● **Page excerpt**

Alfred Smith (born 4 August 1850) was an architect who worked in a variety of locations in England, including Nottingham and the Forest of Dean.

==Career==
He was born on 4 August 1850 in Bungay, Suffolk, the son of Jessey Smith (b. 1826) and Jane Fish (1826-1900)

He married Susanna Anna Leeds, daughter of William Leeds of Reepham on 14 September 1872 in Christ Church, Radford, Nottingham and they had the following children:
- Alfred William Smith (b. 1875)
- Charles Edgar Smith (b. 1876)
- Henry Edward Smith (b. 1878)
- Francis James Smith (b. 1880)
- Percy John Smith (1893-1970)

● **Data extract**
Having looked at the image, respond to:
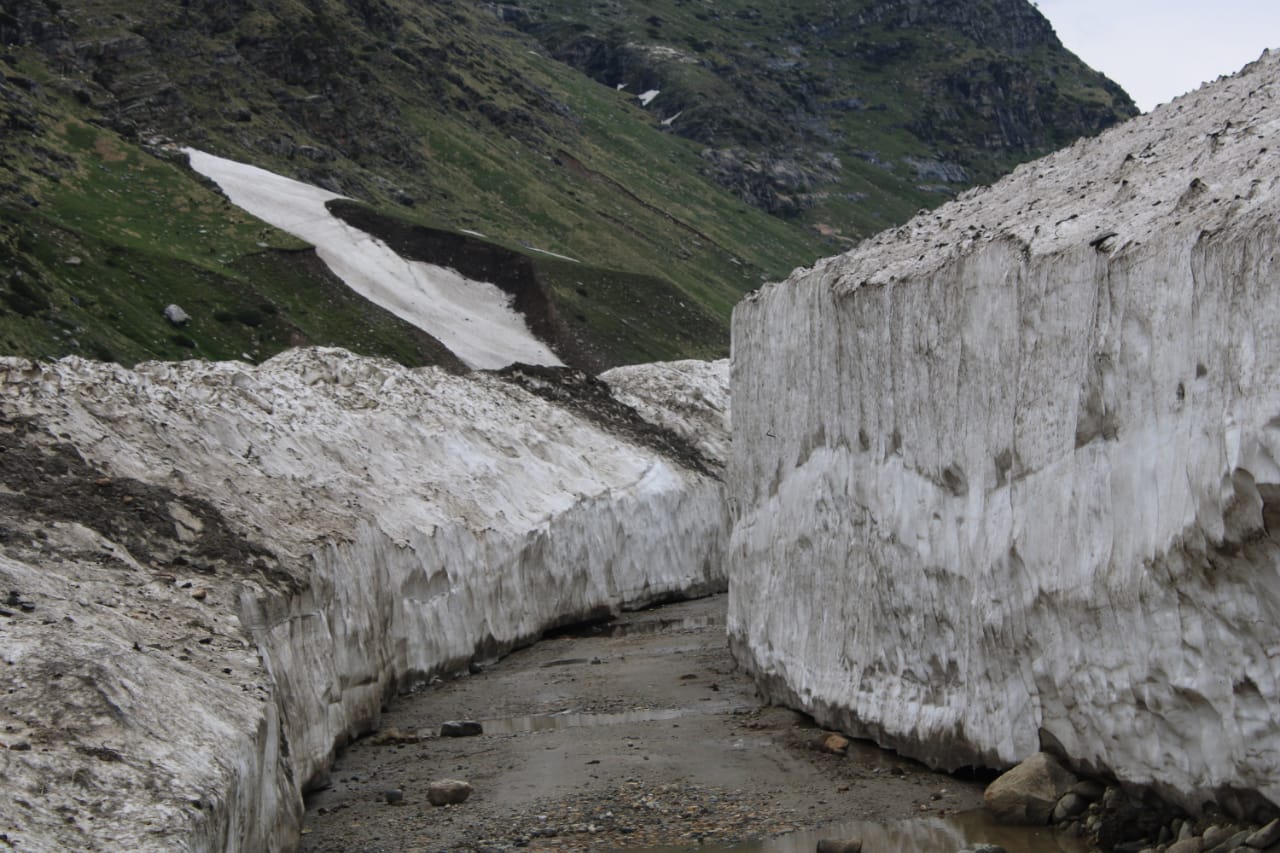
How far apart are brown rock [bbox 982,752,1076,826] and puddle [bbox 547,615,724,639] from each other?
64.5ft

● **Tasks to carry out**
a) Answer these from the Alfred Smith biography:
(i) In which town and county was Alfred Smith born?
(ii) What was the name of his wife's father?
(iii) In which church did the couple marry?
b) Carry on the Alfred Smith biography from its final line.
The data is material of its own and has no connection to the Alfred Smith biography.

● **Responses**
a)
(i) Bungay, Suffolk
(ii) William Leeds of Reepham
(iii) Christ Church, Radford, Nottingham

b)
He set up office in Bungay, Suffolk, but in 1874 he moved to Nottingham, By 1881 he was living in Mitcheldean, Gloucestershire and was architect to the Forest of Dean Schools Board. By 1891 he was living in Dedham, Essex and was described as a retired architect. In the 1901 he is recorded as a farmer in Westleton in Suffolk, but in 1911 he was living at 3 Lulworth Villas, Maumbury Way, Dorchester and described again as a retired architect.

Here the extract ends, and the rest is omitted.